** EXERCISE INPUTS **
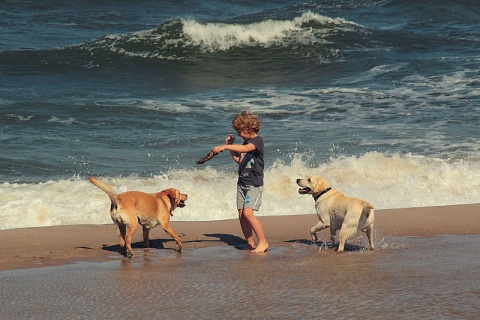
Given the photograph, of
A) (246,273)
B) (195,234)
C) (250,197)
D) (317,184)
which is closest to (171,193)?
(195,234)

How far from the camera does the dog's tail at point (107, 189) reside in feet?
21.6

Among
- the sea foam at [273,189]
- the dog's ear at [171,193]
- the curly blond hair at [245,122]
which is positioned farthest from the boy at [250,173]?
the sea foam at [273,189]

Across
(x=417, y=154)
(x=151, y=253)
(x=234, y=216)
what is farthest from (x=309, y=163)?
(x=151, y=253)

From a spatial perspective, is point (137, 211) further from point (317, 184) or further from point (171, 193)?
point (317, 184)

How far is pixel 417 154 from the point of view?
1309 centimetres

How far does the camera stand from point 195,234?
317 inches

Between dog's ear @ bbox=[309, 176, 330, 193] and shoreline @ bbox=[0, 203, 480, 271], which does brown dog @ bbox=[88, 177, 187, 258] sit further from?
dog's ear @ bbox=[309, 176, 330, 193]

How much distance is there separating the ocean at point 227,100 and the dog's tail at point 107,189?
7.67 ft

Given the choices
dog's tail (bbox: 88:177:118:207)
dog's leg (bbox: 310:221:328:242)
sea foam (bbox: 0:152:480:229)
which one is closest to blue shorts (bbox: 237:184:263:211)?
dog's leg (bbox: 310:221:328:242)

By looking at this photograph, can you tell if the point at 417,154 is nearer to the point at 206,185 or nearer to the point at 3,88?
the point at 206,185

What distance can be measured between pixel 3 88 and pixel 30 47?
444 cm

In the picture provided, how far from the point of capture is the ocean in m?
10.8

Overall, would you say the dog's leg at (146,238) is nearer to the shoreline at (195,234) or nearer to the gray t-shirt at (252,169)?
the shoreline at (195,234)

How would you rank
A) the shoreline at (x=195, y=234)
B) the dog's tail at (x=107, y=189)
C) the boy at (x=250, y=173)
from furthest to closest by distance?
the boy at (x=250, y=173), the shoreline at (x=195, y=234), the dog's tail at (x=107, y=189)
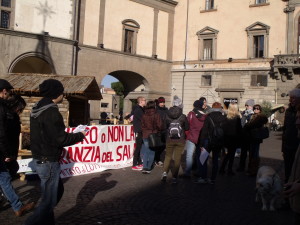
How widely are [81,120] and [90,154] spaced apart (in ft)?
21.7

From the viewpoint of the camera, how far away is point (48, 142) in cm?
405

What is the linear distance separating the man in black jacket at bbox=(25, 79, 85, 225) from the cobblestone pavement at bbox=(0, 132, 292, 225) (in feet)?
4.04

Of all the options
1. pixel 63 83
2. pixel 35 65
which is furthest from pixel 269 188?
pixel 35 65

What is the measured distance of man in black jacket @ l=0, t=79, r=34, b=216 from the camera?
485 centimetres

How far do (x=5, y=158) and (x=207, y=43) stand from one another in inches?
1145

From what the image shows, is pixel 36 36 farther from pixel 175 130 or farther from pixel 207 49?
pixel 175 130

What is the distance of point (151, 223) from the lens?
5191 mm

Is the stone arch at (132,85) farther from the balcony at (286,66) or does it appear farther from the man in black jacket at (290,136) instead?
the man in black jacket at (290,136)

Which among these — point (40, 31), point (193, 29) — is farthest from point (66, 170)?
point (193, 29)

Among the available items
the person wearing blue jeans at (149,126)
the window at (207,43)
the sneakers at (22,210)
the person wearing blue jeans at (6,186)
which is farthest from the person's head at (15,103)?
the window at (207,43)

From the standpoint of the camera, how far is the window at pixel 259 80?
29275mm

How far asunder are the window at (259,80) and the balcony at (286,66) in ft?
3.21

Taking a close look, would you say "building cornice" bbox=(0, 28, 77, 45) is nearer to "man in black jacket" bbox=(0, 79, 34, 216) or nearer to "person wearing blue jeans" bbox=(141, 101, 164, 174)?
"person wearing blue jeans" bbox=(141, 101, 164, 174)

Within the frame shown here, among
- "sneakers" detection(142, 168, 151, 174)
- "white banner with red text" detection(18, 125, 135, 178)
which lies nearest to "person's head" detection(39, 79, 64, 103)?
"white banner with red text" detection(18, 125, 135, 178)
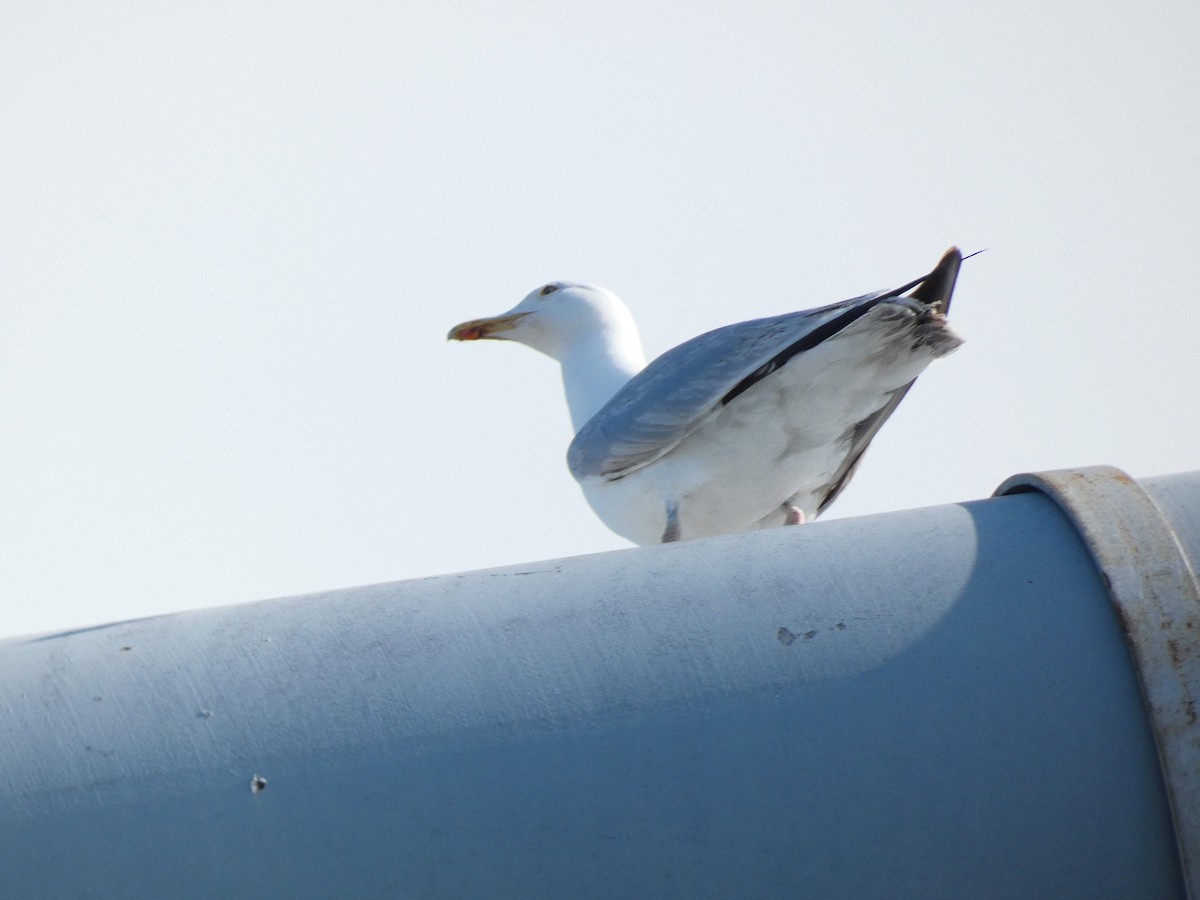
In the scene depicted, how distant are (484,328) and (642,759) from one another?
368cm

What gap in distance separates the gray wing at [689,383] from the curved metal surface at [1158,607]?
5.94 feet

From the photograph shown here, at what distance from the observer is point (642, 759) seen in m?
1.55

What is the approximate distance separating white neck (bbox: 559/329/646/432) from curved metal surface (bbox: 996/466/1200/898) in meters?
2.83

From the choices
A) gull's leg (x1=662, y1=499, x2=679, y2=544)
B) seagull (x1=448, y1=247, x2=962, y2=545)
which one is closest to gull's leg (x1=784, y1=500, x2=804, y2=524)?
seagull (x1=448, y1=247, x2=962, y2=545)

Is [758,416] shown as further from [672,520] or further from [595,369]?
[595,369]

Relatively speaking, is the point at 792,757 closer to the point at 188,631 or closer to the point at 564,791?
the point at 564,791

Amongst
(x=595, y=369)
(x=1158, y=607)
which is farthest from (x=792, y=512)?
(x=1158, y=607)

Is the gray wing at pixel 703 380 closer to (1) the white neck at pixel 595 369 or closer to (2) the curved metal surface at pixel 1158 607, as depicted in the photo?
(1) the white neck at pixel 595 369

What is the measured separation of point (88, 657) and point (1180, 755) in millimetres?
1206

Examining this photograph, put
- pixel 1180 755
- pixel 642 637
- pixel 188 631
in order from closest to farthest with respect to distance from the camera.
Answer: pixel 1180 755 → pixel 642 637 → pixel 188 631

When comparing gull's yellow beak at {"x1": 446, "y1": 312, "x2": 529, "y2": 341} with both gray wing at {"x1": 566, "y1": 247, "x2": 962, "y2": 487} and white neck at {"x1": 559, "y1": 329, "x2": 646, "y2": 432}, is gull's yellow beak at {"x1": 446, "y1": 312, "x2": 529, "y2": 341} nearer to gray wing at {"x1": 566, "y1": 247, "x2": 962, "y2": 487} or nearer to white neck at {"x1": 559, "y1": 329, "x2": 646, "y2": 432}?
white neck at {"x1": 559, "y1": 329, "x2": 646, "y2": 432}

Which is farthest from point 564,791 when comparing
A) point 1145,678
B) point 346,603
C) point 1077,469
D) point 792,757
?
point 1077,469

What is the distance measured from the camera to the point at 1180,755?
1.51 metres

** PROBLEM **
Update the entries starting at the line that contains "Taking a close" and ending at the line that contains "Answer: pixel 1180" by replacing "curved metal surface" with "curved steel surface", leaving everything else unchanged. Leave the pictures out of your output.

** CORRECT OUTPUT **
Taking a close look, would you say "building cornice" bbox=(0, 28, 77, 45) is nearer to "man in black jacket" bbox=(0, 79, 34, 216) or nearer to "person wearing blue jeans" bbox=(141, 101, 164, 174)?
"person wearing blue jeans" bbox=(141, 101, 164, 174)

Within the frame shown here, among
- "sneakers" detection(142, 168, 151, 174)
- "white banner with red text" detection(18, 125, 135, 178)
which lies nearest to "person's head" detection(39, 79, 64, 103)?
"white banner with red text" detection(18, 125, 135, 178)
In the scene depicted, how distant are (484,328) and (642,759) from one another?
368cm

What gap in distance separates the gray wing at [689,383] from the curved steel surface at [1158,607]?
5.94 feet

From the photograph shown here, at what distance from the observer is point (642, 759) seen in m?
1.55

What is the approximate distance separating white neck (bbox: 559/329/646/432) from curved steel surface (bbox: 996/466/1200/898) in meters?
2.83

From the choices
A) gull's leg (x1=662, y1=499, x2=679, y2=544)
B) seagull (x1=448, y1=247, x2=962, y2=545)
which one is closest to gull's leg (x1=784, y1=500, x2=804, y2=524)?
seagull (x1=448, y1=247, x2=962, y2=545)

Is [758,416] shown as further from [672,520] or further from [595,369]?
[595,369]

Relatively speaking, is the point at 792,757 closer to the point at 188,631 or closer to the point at 564,791?
the point at 564,791

Amongst
(x=595, y=369)
(x=1158, y=607)
which is farthest from (x=792, y=512)?
(x=1158, y=607)

Is the gray wing at pixel 703 380 closer to (1) the white neck at pixel 595 369 or closer to (2) the curved steel surface at pixel 1158 607, as depicted in the photo?
(1) the white neck at pixel 595 369

What is the measured separation of point (88, 657) and point (1180, 755) in millimetres?
1206

Examining this photograph, put
- pixel 1180 755
- pixel 642 637
- pixel 188 631
in order from closest to farthest with respect to distance from the camera.
Answer: pixel 1180 755 → pixel 642 637 → pixel 188 631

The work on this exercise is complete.